Snap Inc. co-founder Bobby Murphy (L) and CEO Evan Spiegel (C) ring the opening bell at the New York Stock Exchange in New York, the United States, March 2, 2017.
Snap made its trading debut on the New York Stock Exchange (NYSE) on Thursday, in the largest technology initial public offering since Alibaba.
Snap priced its IPO offering at 17 U.S. dollars, above the 14 dollars to 16 dollars per share range given by the company, trading under the ticker symbol of SNAP.
The company started trading at 24 dollars per share around midday Thursday, jumping more than 40 percent from its pricing.

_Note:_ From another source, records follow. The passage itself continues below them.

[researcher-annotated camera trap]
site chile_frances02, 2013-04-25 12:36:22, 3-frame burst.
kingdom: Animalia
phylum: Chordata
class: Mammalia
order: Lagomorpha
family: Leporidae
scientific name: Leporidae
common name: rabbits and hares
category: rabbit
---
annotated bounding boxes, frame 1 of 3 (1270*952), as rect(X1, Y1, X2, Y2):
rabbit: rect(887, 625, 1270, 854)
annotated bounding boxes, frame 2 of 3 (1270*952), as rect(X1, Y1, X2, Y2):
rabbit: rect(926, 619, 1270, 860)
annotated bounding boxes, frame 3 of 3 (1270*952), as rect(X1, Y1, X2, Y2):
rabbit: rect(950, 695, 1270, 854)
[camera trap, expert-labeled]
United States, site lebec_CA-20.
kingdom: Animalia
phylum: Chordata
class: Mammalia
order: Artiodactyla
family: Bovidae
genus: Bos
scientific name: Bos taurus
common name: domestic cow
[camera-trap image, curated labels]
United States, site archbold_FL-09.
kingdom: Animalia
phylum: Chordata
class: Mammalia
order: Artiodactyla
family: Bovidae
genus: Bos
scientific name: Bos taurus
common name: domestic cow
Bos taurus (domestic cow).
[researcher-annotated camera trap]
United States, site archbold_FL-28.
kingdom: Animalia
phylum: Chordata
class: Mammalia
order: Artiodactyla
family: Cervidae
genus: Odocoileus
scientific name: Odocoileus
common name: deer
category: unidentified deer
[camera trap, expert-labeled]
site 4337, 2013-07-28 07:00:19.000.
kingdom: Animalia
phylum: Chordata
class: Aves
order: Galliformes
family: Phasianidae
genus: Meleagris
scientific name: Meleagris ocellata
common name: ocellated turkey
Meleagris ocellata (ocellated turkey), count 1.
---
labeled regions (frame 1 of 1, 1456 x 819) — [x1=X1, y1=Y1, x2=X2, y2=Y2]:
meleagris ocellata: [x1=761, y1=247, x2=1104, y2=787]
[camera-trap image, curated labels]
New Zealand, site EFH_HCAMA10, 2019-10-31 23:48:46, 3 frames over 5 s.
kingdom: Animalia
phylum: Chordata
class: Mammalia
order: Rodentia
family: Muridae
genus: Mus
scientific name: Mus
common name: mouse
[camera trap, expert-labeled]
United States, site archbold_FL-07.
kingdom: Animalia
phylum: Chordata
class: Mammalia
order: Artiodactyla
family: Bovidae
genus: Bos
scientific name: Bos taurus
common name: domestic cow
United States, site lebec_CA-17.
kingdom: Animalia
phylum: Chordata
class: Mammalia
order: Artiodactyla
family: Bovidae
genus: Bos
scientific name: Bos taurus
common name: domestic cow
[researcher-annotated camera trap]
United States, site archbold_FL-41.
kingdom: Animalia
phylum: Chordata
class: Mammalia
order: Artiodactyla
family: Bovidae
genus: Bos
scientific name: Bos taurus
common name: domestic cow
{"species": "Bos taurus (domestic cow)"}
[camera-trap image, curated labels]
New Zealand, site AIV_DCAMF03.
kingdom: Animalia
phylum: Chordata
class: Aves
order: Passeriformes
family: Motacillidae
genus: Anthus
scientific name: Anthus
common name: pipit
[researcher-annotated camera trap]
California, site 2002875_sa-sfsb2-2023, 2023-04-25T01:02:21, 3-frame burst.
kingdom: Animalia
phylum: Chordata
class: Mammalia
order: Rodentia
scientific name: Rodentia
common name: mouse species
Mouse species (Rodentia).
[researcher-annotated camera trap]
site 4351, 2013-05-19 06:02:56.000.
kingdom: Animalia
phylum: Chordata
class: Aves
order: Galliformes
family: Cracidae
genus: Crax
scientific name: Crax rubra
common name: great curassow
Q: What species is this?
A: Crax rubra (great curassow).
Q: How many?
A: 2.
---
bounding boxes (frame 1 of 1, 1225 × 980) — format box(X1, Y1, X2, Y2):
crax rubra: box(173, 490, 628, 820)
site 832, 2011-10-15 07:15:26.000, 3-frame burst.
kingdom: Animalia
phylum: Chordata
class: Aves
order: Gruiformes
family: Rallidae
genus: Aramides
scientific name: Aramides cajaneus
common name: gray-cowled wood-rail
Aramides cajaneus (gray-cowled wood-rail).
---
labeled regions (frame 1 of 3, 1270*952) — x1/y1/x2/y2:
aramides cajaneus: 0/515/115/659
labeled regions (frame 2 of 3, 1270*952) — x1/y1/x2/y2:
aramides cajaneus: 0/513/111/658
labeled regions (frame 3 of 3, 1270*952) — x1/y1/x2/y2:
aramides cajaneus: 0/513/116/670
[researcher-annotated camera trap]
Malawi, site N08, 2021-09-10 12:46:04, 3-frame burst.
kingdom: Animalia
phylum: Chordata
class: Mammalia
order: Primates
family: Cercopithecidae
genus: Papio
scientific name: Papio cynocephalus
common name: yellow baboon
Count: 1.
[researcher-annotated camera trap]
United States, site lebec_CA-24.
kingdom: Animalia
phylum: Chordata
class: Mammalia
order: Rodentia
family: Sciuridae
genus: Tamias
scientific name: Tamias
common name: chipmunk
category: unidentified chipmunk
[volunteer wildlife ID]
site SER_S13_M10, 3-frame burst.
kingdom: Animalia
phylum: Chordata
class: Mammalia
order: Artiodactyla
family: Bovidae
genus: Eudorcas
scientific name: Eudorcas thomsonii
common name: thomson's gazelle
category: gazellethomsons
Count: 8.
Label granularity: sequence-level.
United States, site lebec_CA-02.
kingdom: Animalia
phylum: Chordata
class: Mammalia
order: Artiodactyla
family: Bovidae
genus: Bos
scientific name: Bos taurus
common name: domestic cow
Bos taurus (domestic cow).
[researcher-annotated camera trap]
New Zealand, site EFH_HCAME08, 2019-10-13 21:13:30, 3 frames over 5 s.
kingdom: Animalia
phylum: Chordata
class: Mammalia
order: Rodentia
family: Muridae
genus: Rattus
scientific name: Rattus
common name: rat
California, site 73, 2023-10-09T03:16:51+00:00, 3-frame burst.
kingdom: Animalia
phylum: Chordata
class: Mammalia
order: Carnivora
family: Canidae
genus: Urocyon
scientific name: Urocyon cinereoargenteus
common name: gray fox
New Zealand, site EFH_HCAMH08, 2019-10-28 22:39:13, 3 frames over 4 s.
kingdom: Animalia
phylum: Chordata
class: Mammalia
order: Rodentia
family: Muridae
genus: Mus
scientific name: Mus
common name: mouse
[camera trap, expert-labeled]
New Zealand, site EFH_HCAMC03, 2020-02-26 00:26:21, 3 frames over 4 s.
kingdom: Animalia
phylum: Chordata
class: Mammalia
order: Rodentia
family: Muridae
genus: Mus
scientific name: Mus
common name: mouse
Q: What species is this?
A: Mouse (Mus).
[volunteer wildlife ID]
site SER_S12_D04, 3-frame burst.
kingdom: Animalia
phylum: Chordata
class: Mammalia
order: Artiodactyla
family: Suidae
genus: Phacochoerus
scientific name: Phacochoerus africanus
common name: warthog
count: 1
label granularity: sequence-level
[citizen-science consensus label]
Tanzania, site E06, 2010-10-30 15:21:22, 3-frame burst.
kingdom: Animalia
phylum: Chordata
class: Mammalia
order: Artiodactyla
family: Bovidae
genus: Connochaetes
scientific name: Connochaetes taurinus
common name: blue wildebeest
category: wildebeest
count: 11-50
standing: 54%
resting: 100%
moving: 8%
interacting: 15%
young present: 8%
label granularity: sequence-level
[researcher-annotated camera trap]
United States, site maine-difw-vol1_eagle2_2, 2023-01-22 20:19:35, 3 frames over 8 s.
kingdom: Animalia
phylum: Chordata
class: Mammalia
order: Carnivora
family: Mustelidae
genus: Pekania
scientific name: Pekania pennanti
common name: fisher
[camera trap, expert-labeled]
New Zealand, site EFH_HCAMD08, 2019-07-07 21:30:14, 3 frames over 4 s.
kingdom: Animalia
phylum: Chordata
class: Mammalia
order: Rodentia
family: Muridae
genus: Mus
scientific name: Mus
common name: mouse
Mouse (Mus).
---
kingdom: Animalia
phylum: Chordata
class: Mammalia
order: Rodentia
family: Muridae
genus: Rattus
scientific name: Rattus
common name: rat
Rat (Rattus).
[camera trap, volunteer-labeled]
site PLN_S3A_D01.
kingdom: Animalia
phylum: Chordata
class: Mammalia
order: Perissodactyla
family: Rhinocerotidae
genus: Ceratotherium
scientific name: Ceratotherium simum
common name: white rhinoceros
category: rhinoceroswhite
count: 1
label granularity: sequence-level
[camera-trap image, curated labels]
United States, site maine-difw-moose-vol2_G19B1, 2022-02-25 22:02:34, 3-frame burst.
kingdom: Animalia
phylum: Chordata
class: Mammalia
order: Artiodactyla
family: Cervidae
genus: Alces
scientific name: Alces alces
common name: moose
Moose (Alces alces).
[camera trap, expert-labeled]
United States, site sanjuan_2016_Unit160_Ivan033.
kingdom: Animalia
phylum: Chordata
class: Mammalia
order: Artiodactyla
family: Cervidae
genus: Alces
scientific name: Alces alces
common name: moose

Snap will have raised 3.4 billion dollars at 200 million shares and will be valued at about 24 billion dollars.
Snap's valuation is the largest for a U.S.-listed IPO since Chinese e-commerce giant Alibaba.
Morgan Stanley, Goldman, Sachs & Co., J.P. Morgan, Deutsche Bank Securities, Barclays, Credit Suisse and Allen & Company LLC are acting as book-running managers for the offering.
Snap co-founder Evan Spiegel and Bobby Murphy showed up to the floor of the exchange and rang the opening bell to mark the first day of trading.
The California-based Snap is the parent company of Snapchat, a social-media app that is beloved by teenagers.
Investors kept a close eye on Snap's IPO, as public offerings have been slowing down these years.
Proceeds from the U.S. IPO market were only 18.8 billion dollars last year down from 86.6 billion dollars in 2014, according to Renaissance Capital.